From the orchid order thread, copy the passage starting with "Paph. Sanderianum x" and going on through "x 'X-Hot' SSM/JOGA)", changing "Flasks List" to "Flask Inventory".
#### EXCERPT TO READ ####
# Order from Orchid Inn



## Cat (May 7, 2015)

I got to meet Sam today and picked up some flask and a BS plant.

Paph. Sanderianum x Sib ('Twister' x 'Henry'), BS

Flasks List:
- OIN0014 Paph. Prince Edward of York (Sanderianum 'Lady in Red' x Rothschildianum 'Leo' SM/JOGA)
- OIN008 Wossner Black Wings (Rothschildianum 'Red Sea' x Adductum var. anitum 'Ace' AM/AOS)
- OIN0100 Paph. Stonei 'The Best' x Johanna Burkhart 'Strokes of Midnight' FCC/AOS
- OIM0079 Paph. Michael Koopowtiz (Philippinense 'Super Long Twister' x Sanderianum '90+')
- OIP0020 Paph. Rothschildianum x Sib ('Giant Wings' GM/WOC x 'X-Hot' SSM/JOGA)
- OIZ403 Paph. Rothschildianum x Sib ('New Horizon' FCC/AOS x 'Raptor' GM/JOGA)

He also gave me this flask for free, OIH0126 Paph. Susan Booth (glanduliferum var. gardineri 'Dark Storm' x rothschildianum 'Perfection' GM/JOGA, FCC/AOS)

Very nice guy and can't wait to order from him again ^.^


----------



## troy (May 7, 2015)

A very smart thing to do, you did!! You have good taste of paphs!! Where did you see sam?


----------



## Cat (May 7, 2015)
#### INPUT DATA ####
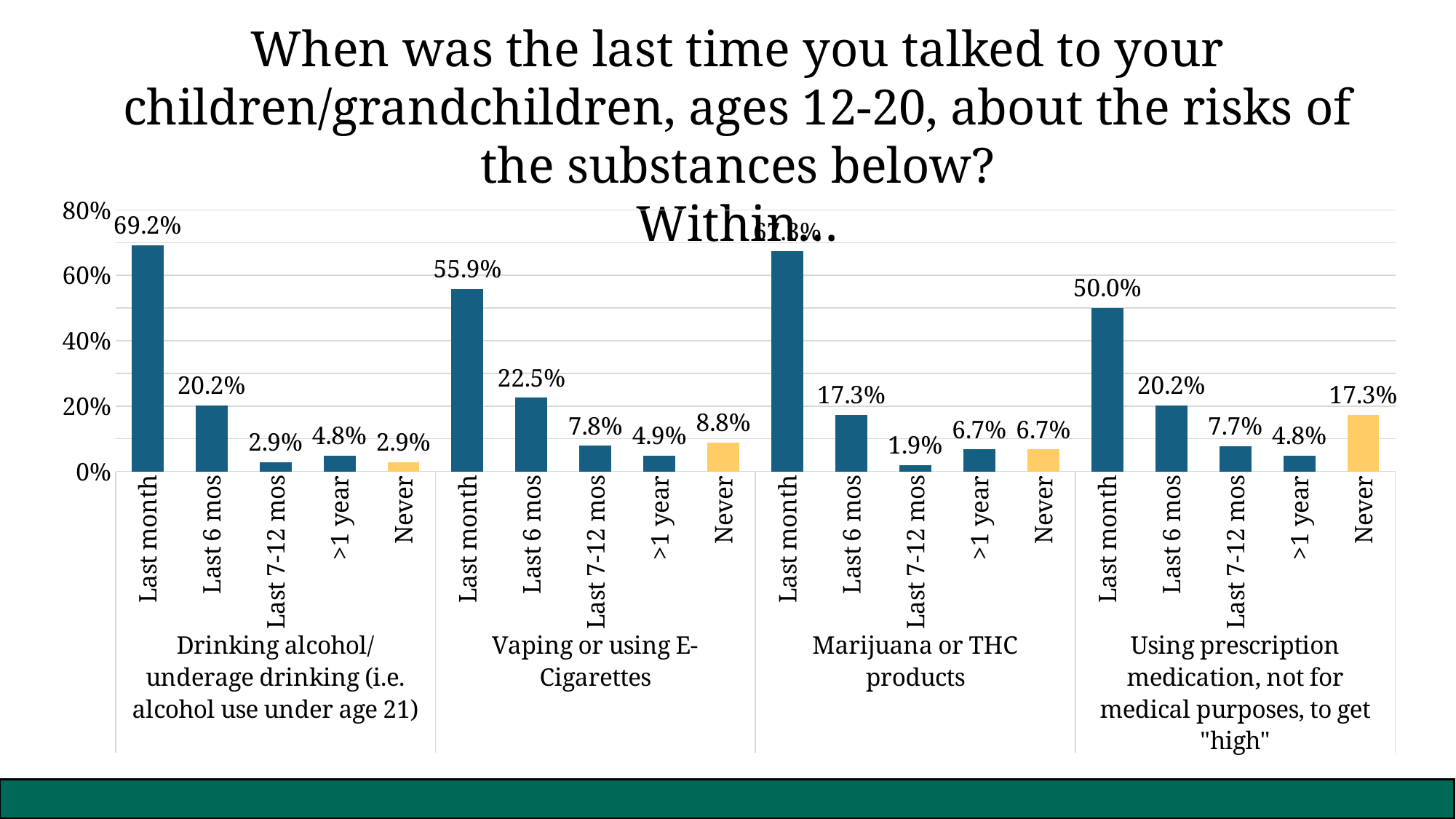
What is the difference between the "Last 6 mos" value for Vaping or using E-Cigarettes and the "Last 6 mos" value for Marijuana or THC products? 5.2% How many substance groups are shown on the x axis? 4 What percentage of respondents talked about drinking alcohol/underage drinking within the last month? 69.2% Which time category's bars are coloured yellow rather than blue? Never Is the "Last month" value for Vaping or using E-Cigarettes greater or less than 40%? greater What is the value for "Never" under Vaping or using E-Cigarettes? 8.8% Within the Marijuana or THC products group, which time category has the lowest value? Last 7-12 mos What kind of chart is shown on the slide? bar chart Within the Drinking alcohol/underage drinking group, which time category has the highest value? Last month What is the value for "Last 7-12 mos" under Marijuana or THC products? 1.9% Which is larger: the "Never" value for Using prescription medication or the "Never" value for Vaping or using E-Cigarettes? Using prescription medication What is the value for "Last month" under Using prescription medication, not for medical purposes, to get "high"? 50.0%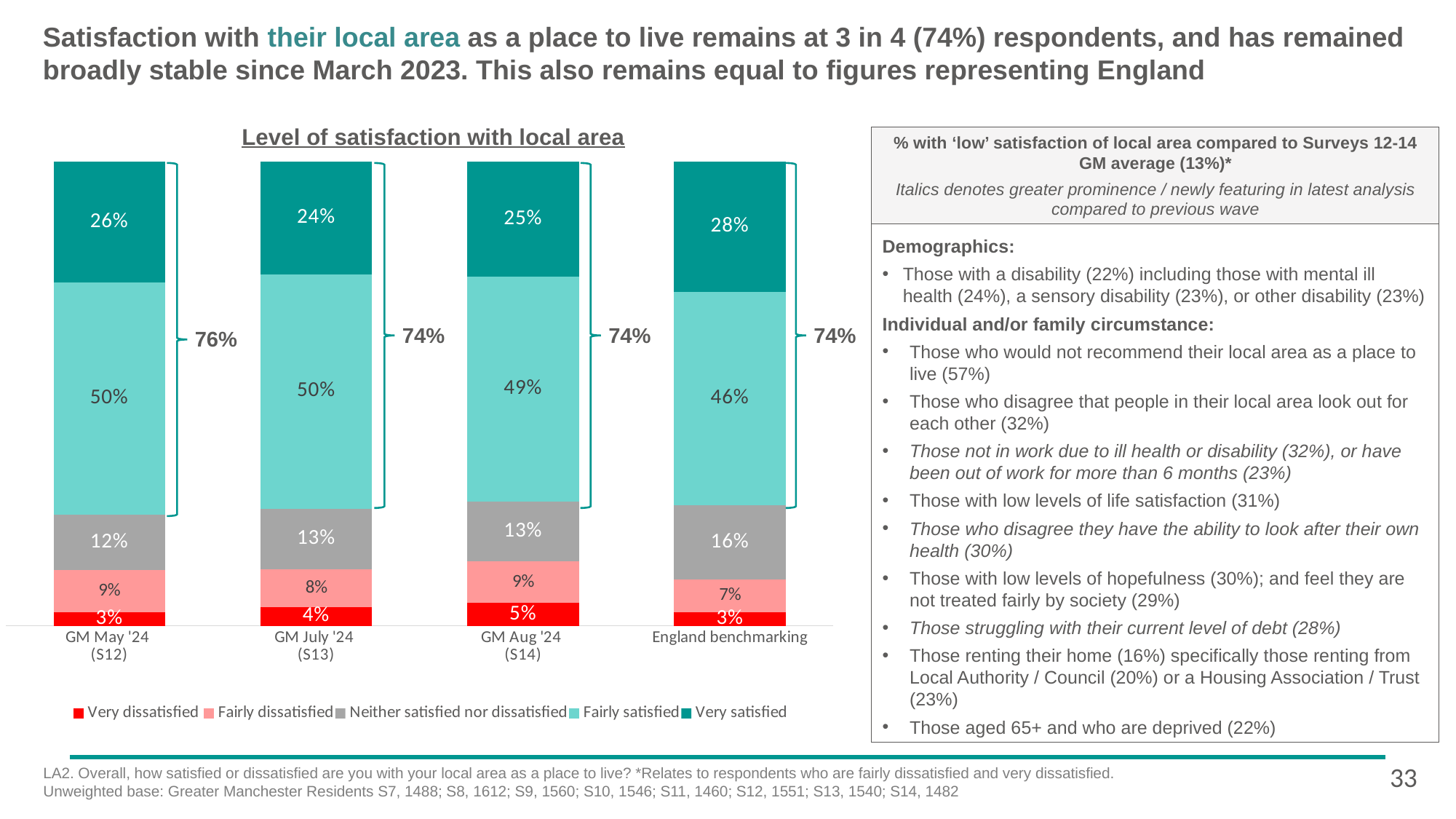
Which bar has the lowest 'Fairly dissatisfied' percentage? England benchmarking How many bars (categories) are shown in the chart? 4 What percentage of respondents were 'Very dissatisfied' in GM Aug '24 (S14)? 5% What type of chart is used to show the level of satisfaction with local area? Stacked bar chart Is the 'Neither satisfied nor dissatisfied' percentage larger in GM Aug '24 (S14) or in England benchmarking? England benchmarking What is the difference between the 'Fairly satisfied' percentage in GM May '24 (S12) and in England benchmarking? 4 percentage points How many series does the legend list? 5 What percentage were 'Neither satisfied nor dissatisfied' in GM July '24 (S13)? 13% What is the combined satisfied (Fairly satisfied plus Very satisfied) percentage shown by the bracket for GM May '24 (S12)? 76% What percentage of respondents were 'Fairly satisfied' in the England benchmarking bar? 46% Which bar has the highest 'Very satisfied' percentage? England benchmarking What percentage of respondents were 'Very satisfied' with their local area in GM May '24 (S12)? 26%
####
**EXERCISE SOLUTION:**
Paph. Sanderianum x Sib ('Twister' x 'Henry'), BS

Flask Inventory:
- OIN0014 Paph. Prince Edward of York (Sanderianum 'Lady in Red' x Rothschildianum 'Leo' SM/JOGA)
- OIN008 Wossner Black Wings (Rothschildianum 'Red Sea' x Adductum var. anitum 'Ace' AM/AOS)
- OIN0100 Paph. Stonei 'The Best' x Johanna Burkhart 'Strokes of Midnight' FCC/AOS
- OIM0079 Paph. Michael Koopowtiz (Philippinense 'Super Long Twister' x Sanderianum '90+')
- OIP0020 Paph. Rothschildianum x Sib ('Giant Wings' GM/WOC x 'X-Hot' SSM/JOGA)